Come cambiano le relazioni internazionali?

Per un lungo periodo intercorso tra la fine della Seconda guerra mondiale e l’inizio degli anni 2000, l’elitè intellettuale e politica dell’occidente si è convinta che l’International Rule Based Order sarebbe durato in eterno e che le dispute internazionali sarebbero state risolte quanto meno attraverso l’utilizzo di strumenti sovra nazionali (Onu, CPI ecc). Era per quanto paradossale un convincimento molto localizzato e abbastanza miope, altri conflitti molto importanti sono scoppiati nel secondo novecento, penso alla guerra di Corea, al Vietnam, Afghanistan, Iraq. Solo per citare i più importanti.
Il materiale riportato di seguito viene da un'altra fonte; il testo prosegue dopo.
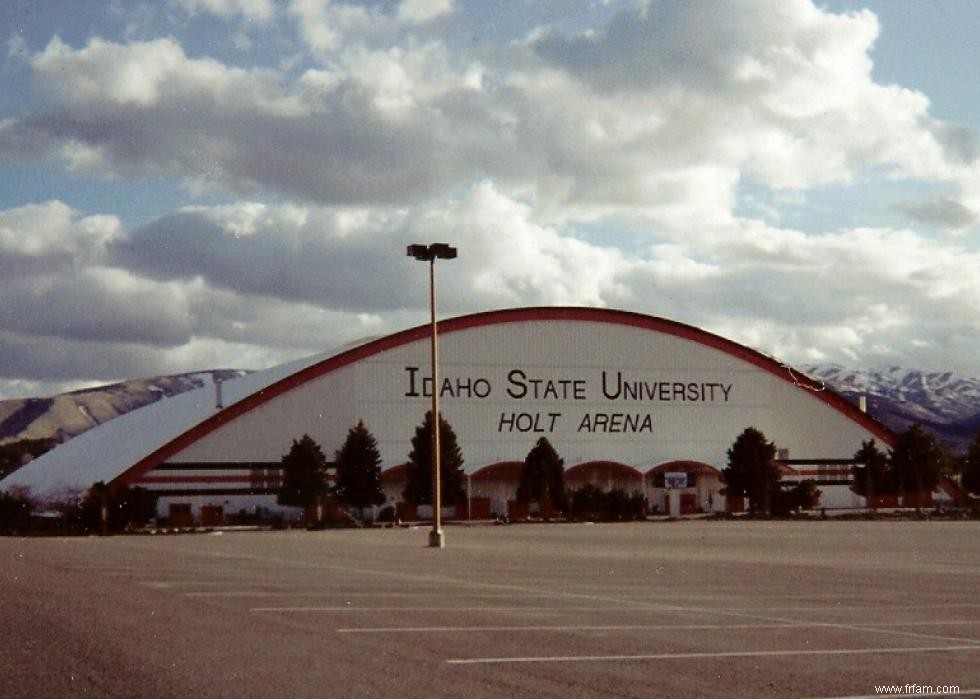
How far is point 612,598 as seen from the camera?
61.2 feet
Queste guerre, specialmente le ultime due, rientravano nello schema del Rule Based Order, e della facoltà di intervenire militarmente supportati da presupposti giuridici e valoriali. Insomma, un modo di concepire i conflitti internazionali molto centrato dal nostro punto di vista e poco in quello degli altri, spesso le vittime e i conquistati.

Oggi il paraocchi valoriale è saltato, il vento politico progressista-liberal è in crisi in tutto il mondo e al posto del suo approccio alla politica estera ne è subentrato uno neocon, cinico e spietato.

Insomma, se fino al 2022 eravamo tutti abbastanza concordi nel dire che Putin aveva sbagliato a invadere l’ucraina per annettersela in nome di un progetto imperale ben preciso. I Legacy media hanno iniziato a vacillare quando un nostro alleato, cioè, Israele cercava di fare altrettanto con i territori palestinesi, il sud del Libano e adesso pare anche una porzione del sud della Siria che arriva a quasi venti km da Damasco.

Adesso che anche il presidente eletto degli Stati Uniti, principale contributor della NATO e nostro alleato, si imbarca in strane discussioni su annessioni territoriali varie, non sappiamo veramente più come comportarci, specialmente dopo che lo stesso ha mentito per mesi dicendo che avrebbe messo fine alla guerra in Medio Oriente e in Ucraina.

Pare che tirando le somme possiamo dire che di principi etici, morali in questo caos c’è poco. È semplicemente il sintomo di una maschera che si sta sfaldando in cui i valori dominanti perdono sempre più consistenza per essere poi rimpiazzati da qualcos’altro.

In tutto questo, L’Europa, noi, sembriamo sempre di più il ricco e anziano vaso di coccio fra due affamati e arrabbiati vasi di ferro. Il qualcos’altro che rimpiazzerà i valori dominanti sembra essere la nicciana “volontà di potenza” che nei fatti, anche quando a farla da padrone era la retorica del Law Based Order, ha sempre dominato dai tempi di Alessandro Magno fino ad oggi.

Se è vero che le idee sono importanti poiché guidano l’azione, non dobbiamo dimenticarci che anche il realismo è essenziale. L’essere umano risponde a degli incentivi. Se c’è un incentivo a conquistare e a devastare, stai pur sicuro che probabilmente accadrà.

Nel caso europeo, l’incentivo deve essere l’unione e il rafforzamento dei legami tra gli stati di questa comunità. Ascoltare i moniti di Draghi in questa situazione è essenziale. 

Se l’Europa come entità desidera superare questa fase di subbuglio, deve anch’essa tirare fuori la propria volontà di potenza.